関東から故あって奈良の女子高に赴任してきた主人公は、大仏殿でいきなり鹿に話しかけられます。
「さあ、神無月だ−。出番だよ、先生」
しゃべる鹿と狐と鼠、右往左往する人間たちが、救国の使命を果たす為”サンカク”を求め、奮闘します。鹿島大明神の大なまず伝説から卑弥呼にまで繋がる、一代歴史ファンタジー(ウソ)です。タイムリミットのある中、宝を求め、走り、落胆し、最後の望みにかける、結構なサスペンスでもありました。

主人公は最後まで『俺』で通していて、名前はわかりません。こうゆう名前を伏せた一人称小説は読んでいて気になるんですけど、これはそんなこと感じる間もなく読んでしまいました。いや~、おもしろかったです。
神のお遣いの鹿が妙にツボでした。見た目は雌鹿でも中身は1800年以上経たおっさんですから。言葉に含蓄があるんです。鹿なのに(笑)。主人公との会話は絶妙でした。

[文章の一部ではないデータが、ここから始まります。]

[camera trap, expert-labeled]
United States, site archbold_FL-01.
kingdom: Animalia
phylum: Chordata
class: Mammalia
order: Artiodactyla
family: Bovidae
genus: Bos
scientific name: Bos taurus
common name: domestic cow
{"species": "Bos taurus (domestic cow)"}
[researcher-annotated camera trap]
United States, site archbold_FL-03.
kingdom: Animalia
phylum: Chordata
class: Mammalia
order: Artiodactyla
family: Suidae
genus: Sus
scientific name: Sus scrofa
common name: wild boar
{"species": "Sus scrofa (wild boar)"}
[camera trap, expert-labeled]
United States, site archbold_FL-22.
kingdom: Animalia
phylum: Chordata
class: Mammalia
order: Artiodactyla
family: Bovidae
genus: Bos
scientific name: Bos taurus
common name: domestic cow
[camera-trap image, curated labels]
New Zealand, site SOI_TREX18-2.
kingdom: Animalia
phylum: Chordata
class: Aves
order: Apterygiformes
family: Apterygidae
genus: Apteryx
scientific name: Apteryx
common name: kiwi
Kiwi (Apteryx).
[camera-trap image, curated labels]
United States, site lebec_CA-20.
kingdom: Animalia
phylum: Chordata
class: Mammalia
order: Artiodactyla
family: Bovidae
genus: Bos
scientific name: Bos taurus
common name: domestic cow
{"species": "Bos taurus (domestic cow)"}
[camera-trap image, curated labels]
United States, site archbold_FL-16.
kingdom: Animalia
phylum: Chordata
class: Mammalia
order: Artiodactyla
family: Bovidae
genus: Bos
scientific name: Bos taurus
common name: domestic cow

その他のキャラクターたちも魅力的で、藤原君と主人公の”かりんとう兄弟”も笑えました。主人公が癒されると言ったように、藤原君はとてもいい味を出していました

ところが!
ドラマを見てビックリ。藤原君が女の先生になっていたのです!『ガリレオ』の時も思いましたが、連ドラってのはどうしてもラブ要素を盛り込まないといけないんですね。あぁ、バカバカしい。そしてキャストを見て愕然。リチャードが児玉清ですか...。枯れ過ぎてませんか?あぁ、最近のリチャード・ギアはこんな感じかなぁ、でもご存命でしたら岡田真澄あたりにやってもらいたかったです。マドンナは”マドンナ”じゃないし、重さんが蔵之助さんって、どうゆうことなんでしょう。唯一、堀田は目が離れていてちょっとイメージでしたけど。
昔、市川監督が”作品の成功はキャスティングで七割決まる”と仰ってました。それでいうと、これぜんぜんダメでしょう。さらに1クール分に薄めて伸ばされた原作、とってつけたエピソードに目を覆いたくなりました。だから10分でチャンネルを変えました。